Molecular Genetics and Oncogenes in Malignant Lymphomas
The application of molecular technologies to the study of lymphoid cells has led to the characterization of several molecular events which are associated with the normal differentiation pathway (i.e., immunoglobulin (Ig) and T-cell receptor (TCR) chain gene rearrangements), and to the identification of genes that may be activated during the process of malignant lymphoid transformation (i.e., oncogenes and tumour suppressor genes). Ig and TCR studies may help in the definition of clonality and lineage affiliation, as well as in the detection of minimal residual disease. Oncogene deregulation promotes cell growth and/or rescues the tumour population from programmed cell death.
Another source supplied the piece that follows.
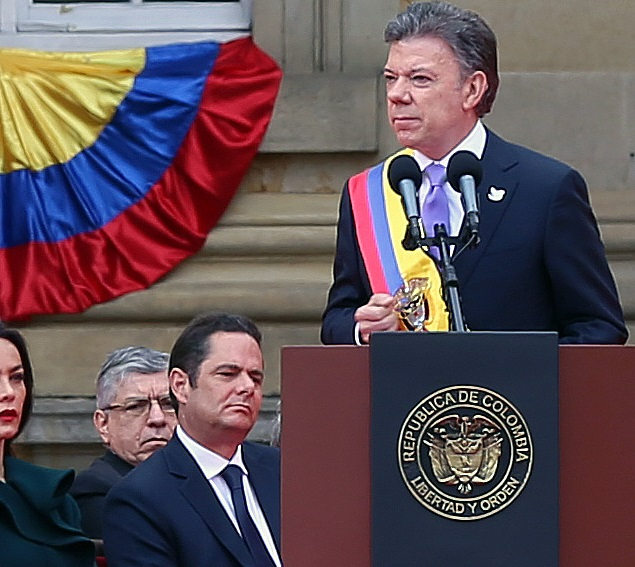 Columbian President Juan Manuel Santos recives the 2016 Noble Peace Prize on Friday, October 7th. (Internet Photo)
Tumour suppressor gene inactivation contributes to the abnormal growth typical of neoplastic cells. These molecular lesions are characteristically associated with a defined type of lymphoid leukaemia or lymphoma and represent useful tumour markers for early diagnosis, for monitoring the course of the disease or for the detection of the transformation of lymphoid neoplasms. In this review, we will summarize the most important results obtained with the utilization of DNA analysis in the study of malignant lymphoid leukaemias and lymphomas. In addition to the important clinico-diagnostic implications, we will underline the contribution of these studies to our understanding of the biological mechanisms of lymphomagenesis.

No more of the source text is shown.